··· ESTRATTO DELLA FONTE ···

L’Inps ha reso noto il Report 2016 dell’Osservatorio sul precariato. Si tratta – a parte il titolo tendenzioso – di un documento utile ed importante che consente di avere un quadro completo degli andamenti del mercato del lavoro, sotto tutti i possibili angoli di visuale e con riferimento ad ogni aspetto significativo (dal numero dei contratti per tipologia, sesso, età, retribuzione, distribuzione territoriale fino ai rapporti di lavoro più informali ed occasionali e. certamente, anche precari). Richiamiamo, in premessa e in sintesi, un complesso di dati che possono dare l’idea dei trend riscontrati lo scorso anno in presenza di un accenno di crescita economica (+1%) e a fronte del ridimensionamento sul piano economico e normativo, nel 2016, delle agevolazioni a favore delle assunzioni (o delle trasformazioni di rapporti di altro tipo) a tempo indeterminato – previste nella legge di bilancio per il 2015 – che avevano contribuito – sia pure a caro prezzo per i conti pubblici – ad un interessante incremento occupazionale nel corso di quell’anno.

··· DATI ESTRATTI ···

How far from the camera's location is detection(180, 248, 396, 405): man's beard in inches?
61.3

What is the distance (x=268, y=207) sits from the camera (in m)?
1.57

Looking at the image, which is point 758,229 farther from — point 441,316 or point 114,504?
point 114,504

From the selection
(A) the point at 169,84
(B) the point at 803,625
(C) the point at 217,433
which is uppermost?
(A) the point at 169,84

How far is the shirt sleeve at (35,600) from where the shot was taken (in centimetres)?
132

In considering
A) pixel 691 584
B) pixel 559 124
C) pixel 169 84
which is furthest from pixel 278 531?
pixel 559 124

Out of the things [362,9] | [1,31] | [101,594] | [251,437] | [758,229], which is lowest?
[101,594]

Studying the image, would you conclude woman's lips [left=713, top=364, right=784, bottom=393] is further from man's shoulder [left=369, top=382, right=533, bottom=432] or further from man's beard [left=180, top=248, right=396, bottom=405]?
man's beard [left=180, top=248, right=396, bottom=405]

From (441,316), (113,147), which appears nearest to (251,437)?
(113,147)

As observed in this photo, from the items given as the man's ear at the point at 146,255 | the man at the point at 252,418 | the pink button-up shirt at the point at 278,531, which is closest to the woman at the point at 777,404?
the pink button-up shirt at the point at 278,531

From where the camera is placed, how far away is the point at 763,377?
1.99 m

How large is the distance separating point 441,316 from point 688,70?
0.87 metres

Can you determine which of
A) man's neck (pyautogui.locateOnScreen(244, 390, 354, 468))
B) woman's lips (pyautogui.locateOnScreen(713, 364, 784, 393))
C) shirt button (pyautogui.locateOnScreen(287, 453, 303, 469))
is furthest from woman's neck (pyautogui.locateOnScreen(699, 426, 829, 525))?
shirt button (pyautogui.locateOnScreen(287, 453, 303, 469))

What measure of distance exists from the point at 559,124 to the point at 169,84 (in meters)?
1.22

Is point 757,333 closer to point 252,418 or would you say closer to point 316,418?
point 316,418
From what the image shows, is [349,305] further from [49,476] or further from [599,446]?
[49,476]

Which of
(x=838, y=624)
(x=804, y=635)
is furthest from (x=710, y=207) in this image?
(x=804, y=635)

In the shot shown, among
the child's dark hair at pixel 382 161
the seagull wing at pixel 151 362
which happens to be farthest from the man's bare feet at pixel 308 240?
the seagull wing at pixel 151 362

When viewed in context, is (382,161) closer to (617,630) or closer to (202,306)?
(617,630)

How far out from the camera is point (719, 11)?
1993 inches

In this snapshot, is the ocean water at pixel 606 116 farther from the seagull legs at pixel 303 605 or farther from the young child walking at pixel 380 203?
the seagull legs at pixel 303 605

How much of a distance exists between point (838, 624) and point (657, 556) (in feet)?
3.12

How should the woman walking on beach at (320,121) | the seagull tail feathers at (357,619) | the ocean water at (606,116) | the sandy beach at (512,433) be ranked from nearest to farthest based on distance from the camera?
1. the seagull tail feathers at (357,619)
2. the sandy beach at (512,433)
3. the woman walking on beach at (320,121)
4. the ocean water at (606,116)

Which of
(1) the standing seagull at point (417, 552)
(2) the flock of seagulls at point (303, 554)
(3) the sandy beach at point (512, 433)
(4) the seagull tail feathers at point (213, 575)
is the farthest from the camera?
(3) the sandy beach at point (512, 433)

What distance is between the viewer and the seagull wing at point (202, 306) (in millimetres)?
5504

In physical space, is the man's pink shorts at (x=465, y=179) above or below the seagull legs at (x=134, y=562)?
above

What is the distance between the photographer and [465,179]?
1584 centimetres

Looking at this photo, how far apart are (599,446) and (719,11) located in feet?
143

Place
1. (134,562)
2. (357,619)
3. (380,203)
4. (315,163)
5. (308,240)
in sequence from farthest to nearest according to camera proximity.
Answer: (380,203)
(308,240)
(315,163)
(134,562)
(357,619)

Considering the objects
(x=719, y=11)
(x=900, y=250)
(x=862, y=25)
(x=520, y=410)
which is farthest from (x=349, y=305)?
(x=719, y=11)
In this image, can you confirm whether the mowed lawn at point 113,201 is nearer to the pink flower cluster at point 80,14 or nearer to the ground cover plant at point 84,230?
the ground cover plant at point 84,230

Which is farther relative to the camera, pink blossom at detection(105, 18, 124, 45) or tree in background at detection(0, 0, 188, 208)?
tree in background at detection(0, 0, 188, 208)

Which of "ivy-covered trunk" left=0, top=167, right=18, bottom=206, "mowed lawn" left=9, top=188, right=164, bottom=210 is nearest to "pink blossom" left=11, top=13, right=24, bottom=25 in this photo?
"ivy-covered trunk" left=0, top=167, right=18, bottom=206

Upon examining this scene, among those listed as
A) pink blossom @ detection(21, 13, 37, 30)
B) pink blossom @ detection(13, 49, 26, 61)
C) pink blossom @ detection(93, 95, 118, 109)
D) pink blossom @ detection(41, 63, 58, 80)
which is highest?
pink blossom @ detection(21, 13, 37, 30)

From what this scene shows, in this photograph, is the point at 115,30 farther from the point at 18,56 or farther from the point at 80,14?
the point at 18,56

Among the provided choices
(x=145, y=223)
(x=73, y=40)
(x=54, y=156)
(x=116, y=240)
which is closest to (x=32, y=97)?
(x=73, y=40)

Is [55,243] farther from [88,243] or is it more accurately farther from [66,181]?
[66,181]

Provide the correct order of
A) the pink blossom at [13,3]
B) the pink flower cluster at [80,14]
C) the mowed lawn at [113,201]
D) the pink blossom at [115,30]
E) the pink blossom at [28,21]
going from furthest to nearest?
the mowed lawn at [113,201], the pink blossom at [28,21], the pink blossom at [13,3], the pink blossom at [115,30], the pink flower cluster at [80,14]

···
··· DATI ESTRATTI ···

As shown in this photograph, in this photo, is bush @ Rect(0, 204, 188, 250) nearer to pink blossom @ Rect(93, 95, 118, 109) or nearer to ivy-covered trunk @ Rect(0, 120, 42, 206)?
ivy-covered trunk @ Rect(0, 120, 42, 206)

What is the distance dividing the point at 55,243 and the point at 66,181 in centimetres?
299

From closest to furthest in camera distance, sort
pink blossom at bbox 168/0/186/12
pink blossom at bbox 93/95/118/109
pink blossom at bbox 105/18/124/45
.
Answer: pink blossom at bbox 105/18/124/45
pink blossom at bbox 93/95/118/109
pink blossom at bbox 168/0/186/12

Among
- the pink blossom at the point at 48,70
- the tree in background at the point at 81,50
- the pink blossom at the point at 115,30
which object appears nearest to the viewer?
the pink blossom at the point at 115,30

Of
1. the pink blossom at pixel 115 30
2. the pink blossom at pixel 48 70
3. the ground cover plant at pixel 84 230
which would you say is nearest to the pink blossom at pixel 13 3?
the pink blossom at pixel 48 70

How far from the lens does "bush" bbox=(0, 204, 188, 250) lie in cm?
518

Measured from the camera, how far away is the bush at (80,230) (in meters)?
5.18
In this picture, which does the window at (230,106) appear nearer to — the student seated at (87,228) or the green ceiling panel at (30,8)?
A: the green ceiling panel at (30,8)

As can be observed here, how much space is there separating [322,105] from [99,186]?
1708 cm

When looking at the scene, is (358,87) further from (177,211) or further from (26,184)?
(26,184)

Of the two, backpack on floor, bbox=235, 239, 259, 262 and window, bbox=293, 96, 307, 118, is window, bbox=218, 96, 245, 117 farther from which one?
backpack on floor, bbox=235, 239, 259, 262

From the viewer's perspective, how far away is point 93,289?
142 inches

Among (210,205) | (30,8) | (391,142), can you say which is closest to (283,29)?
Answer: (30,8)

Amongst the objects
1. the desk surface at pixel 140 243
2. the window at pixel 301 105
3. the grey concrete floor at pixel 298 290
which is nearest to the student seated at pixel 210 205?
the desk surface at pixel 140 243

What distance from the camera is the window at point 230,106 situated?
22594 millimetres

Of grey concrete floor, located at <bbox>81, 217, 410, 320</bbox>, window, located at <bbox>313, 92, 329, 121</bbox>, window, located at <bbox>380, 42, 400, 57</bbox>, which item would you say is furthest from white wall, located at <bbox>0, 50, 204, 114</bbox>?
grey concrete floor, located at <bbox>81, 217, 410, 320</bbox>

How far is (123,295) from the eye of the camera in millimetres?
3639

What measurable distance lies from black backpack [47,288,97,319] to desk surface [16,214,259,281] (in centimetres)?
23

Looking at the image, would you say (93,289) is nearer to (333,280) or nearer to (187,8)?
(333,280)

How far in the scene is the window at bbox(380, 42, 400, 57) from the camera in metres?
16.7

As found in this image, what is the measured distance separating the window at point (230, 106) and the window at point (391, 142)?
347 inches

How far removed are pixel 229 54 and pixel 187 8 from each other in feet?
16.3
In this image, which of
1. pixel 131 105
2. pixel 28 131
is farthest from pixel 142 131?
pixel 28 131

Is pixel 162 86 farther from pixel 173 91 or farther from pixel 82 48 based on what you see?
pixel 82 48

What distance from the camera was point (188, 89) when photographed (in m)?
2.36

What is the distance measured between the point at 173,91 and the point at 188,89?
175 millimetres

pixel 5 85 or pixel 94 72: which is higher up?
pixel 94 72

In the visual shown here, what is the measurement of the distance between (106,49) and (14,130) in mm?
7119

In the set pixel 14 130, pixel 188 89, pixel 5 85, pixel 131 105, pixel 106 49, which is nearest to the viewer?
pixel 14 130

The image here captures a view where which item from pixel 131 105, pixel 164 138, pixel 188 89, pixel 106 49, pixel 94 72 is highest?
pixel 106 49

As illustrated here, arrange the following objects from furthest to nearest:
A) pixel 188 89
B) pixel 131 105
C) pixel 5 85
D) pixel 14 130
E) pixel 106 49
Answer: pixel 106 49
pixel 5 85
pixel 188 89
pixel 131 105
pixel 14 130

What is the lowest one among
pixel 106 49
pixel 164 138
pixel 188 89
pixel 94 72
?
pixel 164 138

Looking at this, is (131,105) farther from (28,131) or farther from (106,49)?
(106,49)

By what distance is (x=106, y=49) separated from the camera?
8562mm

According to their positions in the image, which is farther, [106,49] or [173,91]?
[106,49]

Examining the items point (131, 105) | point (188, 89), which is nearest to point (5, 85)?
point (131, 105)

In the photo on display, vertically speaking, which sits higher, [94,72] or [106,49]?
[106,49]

···
··· DATI ESTRATTI ···

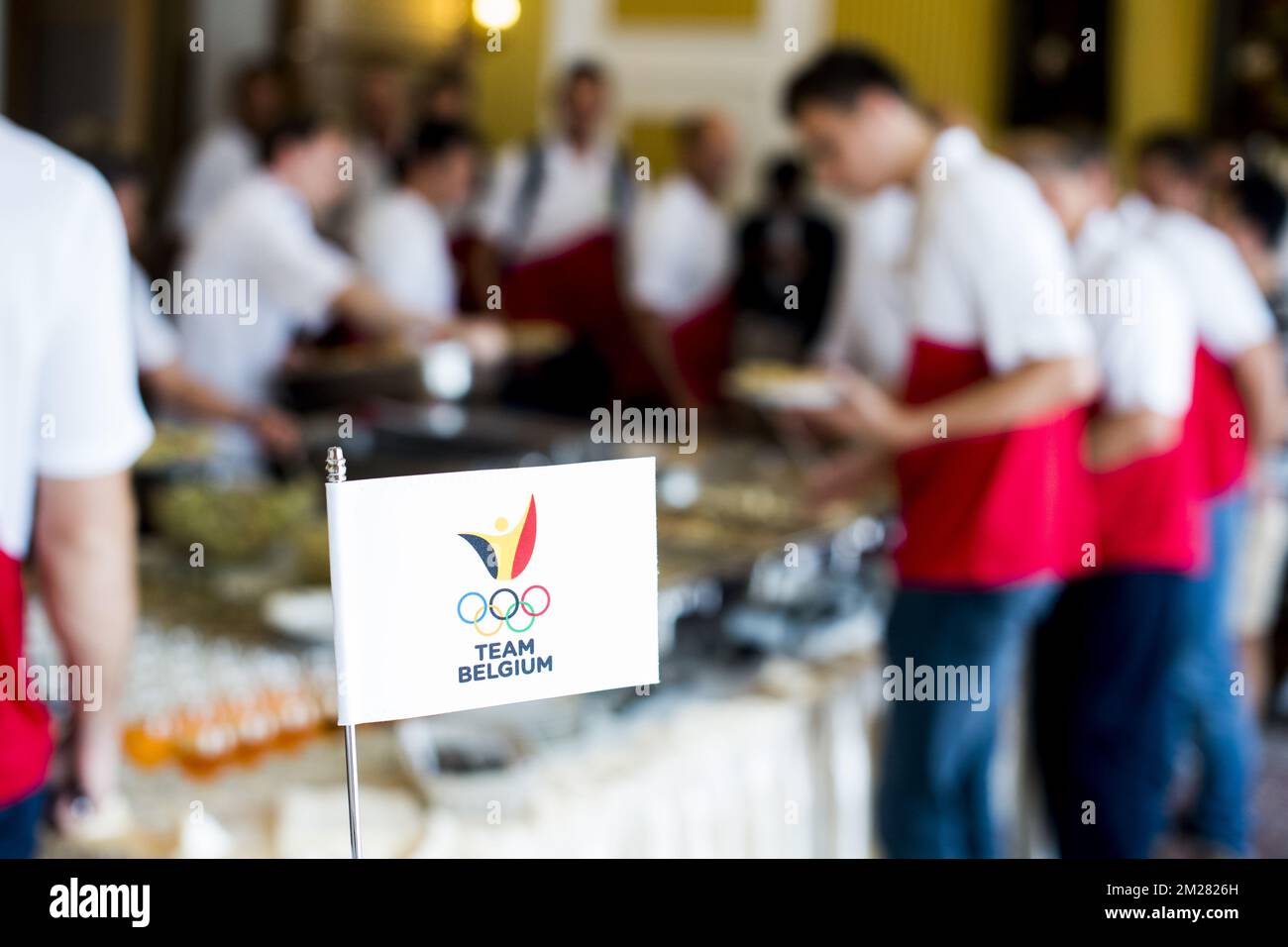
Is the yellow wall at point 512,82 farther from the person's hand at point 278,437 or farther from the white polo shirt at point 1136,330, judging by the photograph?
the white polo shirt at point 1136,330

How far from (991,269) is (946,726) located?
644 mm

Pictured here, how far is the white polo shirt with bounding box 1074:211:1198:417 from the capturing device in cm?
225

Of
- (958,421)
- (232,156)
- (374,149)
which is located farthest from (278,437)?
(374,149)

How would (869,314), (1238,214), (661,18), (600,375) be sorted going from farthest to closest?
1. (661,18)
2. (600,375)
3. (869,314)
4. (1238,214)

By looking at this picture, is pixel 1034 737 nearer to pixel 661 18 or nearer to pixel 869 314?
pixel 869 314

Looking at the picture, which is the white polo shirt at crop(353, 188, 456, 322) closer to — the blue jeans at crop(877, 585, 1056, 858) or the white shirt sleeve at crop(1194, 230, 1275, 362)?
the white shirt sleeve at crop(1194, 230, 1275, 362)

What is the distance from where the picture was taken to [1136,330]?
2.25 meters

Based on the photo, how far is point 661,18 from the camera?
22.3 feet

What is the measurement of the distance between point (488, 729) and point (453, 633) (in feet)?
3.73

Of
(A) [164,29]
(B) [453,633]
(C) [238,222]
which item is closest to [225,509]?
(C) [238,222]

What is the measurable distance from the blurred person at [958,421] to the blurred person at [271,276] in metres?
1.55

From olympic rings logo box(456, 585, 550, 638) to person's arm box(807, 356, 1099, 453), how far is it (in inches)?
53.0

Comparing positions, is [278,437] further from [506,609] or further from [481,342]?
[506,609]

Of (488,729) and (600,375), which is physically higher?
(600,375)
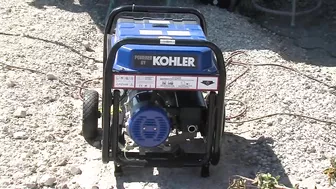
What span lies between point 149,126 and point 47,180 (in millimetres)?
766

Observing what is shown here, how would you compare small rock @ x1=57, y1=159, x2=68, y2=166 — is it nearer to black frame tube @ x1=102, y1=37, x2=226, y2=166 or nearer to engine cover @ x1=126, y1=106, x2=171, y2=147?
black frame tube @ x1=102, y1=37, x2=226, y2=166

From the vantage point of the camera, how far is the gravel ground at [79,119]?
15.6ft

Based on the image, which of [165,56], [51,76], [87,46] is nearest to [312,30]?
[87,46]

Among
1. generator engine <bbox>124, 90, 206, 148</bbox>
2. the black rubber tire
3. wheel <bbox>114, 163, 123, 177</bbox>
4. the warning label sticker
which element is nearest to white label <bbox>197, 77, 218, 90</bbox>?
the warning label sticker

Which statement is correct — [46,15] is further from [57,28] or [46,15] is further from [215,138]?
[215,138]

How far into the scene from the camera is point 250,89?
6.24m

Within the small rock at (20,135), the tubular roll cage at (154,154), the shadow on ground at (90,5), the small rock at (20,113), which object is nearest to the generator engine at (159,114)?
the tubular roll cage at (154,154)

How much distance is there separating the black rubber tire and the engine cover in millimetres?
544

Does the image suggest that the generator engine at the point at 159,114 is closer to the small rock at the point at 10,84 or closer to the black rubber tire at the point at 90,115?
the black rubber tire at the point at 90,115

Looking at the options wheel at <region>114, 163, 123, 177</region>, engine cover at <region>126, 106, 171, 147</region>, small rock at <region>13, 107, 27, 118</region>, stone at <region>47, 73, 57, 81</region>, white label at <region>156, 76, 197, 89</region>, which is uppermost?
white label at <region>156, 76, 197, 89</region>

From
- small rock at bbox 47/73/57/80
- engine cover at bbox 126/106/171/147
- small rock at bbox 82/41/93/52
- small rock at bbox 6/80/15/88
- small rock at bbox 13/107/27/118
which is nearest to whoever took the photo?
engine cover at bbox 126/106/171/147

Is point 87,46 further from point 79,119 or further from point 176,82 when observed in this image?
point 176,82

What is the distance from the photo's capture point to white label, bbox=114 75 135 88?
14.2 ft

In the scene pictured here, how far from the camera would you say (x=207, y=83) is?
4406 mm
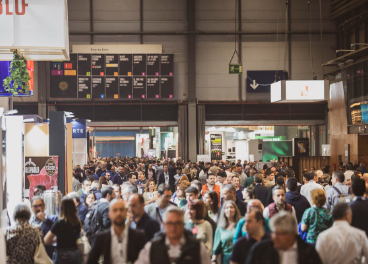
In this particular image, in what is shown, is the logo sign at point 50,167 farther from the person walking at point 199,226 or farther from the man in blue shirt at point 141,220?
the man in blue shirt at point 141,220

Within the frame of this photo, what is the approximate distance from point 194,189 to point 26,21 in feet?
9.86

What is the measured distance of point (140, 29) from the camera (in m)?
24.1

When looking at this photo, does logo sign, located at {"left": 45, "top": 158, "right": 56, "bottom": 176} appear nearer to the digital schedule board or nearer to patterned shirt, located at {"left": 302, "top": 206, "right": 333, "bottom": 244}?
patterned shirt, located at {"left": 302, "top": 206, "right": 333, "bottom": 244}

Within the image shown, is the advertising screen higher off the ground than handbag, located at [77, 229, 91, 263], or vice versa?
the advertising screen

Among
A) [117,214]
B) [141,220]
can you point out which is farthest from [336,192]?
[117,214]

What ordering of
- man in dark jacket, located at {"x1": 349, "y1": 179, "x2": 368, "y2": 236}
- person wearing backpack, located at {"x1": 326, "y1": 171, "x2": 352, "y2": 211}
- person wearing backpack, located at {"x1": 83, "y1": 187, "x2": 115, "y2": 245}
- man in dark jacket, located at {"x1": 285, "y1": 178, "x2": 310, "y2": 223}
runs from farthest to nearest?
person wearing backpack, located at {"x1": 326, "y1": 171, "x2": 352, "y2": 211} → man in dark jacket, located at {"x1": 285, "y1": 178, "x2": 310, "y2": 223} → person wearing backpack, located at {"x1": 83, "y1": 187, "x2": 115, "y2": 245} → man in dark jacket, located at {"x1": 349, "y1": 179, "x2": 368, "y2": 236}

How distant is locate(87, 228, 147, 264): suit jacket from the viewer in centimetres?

···

(CONSEGNA) Secondo l'estratto della fonte, di quanto è stato l'accenno di crescita economica registrato lo scorso anno?

(SOLUZIONE PROPOSTA) +1%.